From Hornsey to Hethel



Bill Boddy Motor Sport‘s Founding Editor

WB recalls a very informal lunch with Colin Chapman, and the variety of Lotus models he tested

Mike Kimberley has returned to Lotus as CEO, and a revival of these famous cars is forecast. I recall a time when I was invited to Hethel for a press conference. We were assembled for lunch outside the dining room waiting for Colin Chapman to join us. I smiled, and was asked what was amusing me. “Sorry,” I said. “I was remembering the times in 1955 when I used to visit the Lotus works in Hornsey, W8, and Colin would suggest lunch. He would give a boy money to buy fish and chips, which we would consume while standing round the bonnet of one of Colin’s exciting creations.”

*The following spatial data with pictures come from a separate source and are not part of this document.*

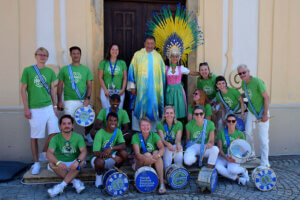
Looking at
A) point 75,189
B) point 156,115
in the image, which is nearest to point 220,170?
point 156,115

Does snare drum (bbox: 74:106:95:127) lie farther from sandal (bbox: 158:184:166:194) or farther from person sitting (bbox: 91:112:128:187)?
sandal (bbox: 158:184:166:194)

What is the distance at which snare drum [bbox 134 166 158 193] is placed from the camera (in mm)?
3576

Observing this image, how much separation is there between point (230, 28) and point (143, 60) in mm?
1862

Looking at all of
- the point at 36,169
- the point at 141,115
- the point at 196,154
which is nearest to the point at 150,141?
the point at 196,154

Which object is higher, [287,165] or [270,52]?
[270,52]

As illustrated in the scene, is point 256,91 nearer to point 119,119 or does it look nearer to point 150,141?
point 150,141

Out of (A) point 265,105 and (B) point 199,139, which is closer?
(B) point 199,139

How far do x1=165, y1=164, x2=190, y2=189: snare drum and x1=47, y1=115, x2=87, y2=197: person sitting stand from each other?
3.57ft

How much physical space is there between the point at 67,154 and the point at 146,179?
42.0 inches

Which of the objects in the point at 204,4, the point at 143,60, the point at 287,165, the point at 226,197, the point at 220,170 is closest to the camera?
the point at 226,197

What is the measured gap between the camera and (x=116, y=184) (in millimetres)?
3541

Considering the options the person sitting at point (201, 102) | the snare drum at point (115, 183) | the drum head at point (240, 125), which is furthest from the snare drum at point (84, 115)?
the drum head at point (240, 125)

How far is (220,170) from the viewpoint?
13.1 ft

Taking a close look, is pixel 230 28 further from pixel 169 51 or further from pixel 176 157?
pixel 176 157
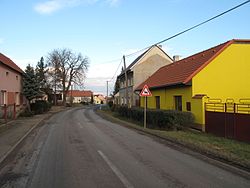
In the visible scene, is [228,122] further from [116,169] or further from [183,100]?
[116,169]

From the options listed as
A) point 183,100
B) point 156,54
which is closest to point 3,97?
point 183,100

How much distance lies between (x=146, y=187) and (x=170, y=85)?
61.6 feet

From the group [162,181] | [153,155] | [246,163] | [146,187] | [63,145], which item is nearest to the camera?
[146,187]

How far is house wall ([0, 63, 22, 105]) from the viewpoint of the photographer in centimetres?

Much later I was flown up to an open day at Hethel by photographer Michael Tee in a Piper Comanche from Blackbushe airfield, landing on Lotus’s wide test track/aerodrome, the event enhanced because the ‘plane had retained its number from a recent air race.

I was due to leave in a road-test Lotus Seven MkIV, which I did after a distant gate was eventually opened by a gateman who was convinced I was stealing the car, necessitating a call to Colin Chapman himself.

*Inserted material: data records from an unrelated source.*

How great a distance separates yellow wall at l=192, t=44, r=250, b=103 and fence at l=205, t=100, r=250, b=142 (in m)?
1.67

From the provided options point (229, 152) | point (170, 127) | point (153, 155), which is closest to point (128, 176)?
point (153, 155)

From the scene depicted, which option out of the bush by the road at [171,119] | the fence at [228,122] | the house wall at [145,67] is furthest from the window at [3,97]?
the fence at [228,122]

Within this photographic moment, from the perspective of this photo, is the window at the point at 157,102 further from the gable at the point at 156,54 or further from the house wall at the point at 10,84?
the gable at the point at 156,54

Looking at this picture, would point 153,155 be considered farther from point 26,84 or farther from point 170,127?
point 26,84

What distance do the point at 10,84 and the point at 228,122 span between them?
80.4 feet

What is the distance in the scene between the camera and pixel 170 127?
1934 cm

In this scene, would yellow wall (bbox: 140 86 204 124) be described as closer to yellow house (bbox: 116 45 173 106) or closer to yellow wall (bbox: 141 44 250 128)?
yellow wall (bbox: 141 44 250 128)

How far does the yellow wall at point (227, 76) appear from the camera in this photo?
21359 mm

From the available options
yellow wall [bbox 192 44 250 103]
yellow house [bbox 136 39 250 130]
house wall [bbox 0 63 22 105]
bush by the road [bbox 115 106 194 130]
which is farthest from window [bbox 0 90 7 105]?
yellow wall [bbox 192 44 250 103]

I had been asked if I wanted the hood up. “What, on a Lotus?” I said, but I was soon so cold on the long, fast run home to Wales that I stopped to erect the side-screens. Alas, the car had to be collected from my home by transporter, the transmission kaput.

Before this there had been the exhilaration of driving Peter Jopp’s fully aerodynamic Le Mans/ TT Lotus MkIX (XPE 6) with 1097cc Coventry-Climax power that produced 81bhp at 7000rpm.

It was capable of some 130mph on the 3.9 axle ratio; we got 106mph on the 4.5 sprint ratio and a standing start quarter-mile of 16.5sec, two-up. I averaged 63mph for 195 miles of busy main roads, with 78mph from Andover to Lobscome Corner in those no-speed-limit days.

This was the most thrilling 1.1-litre car I had driven but it was not entirely perfect. The Borg and Beck clutch was either in or out, and while the gear ratios of the modified MG J2 gearbox were excellent, it was heavy to use, unlike the very effective brakes. This spaceframe Lotus weighed just over 9cwt. I took it to Fairoaks aerodrome where RCA Mackworth flew me in a Tiger Moth along the Brooklands railway straight at 400ft. He later took my wife up, and she enjoyed it so much they went up again.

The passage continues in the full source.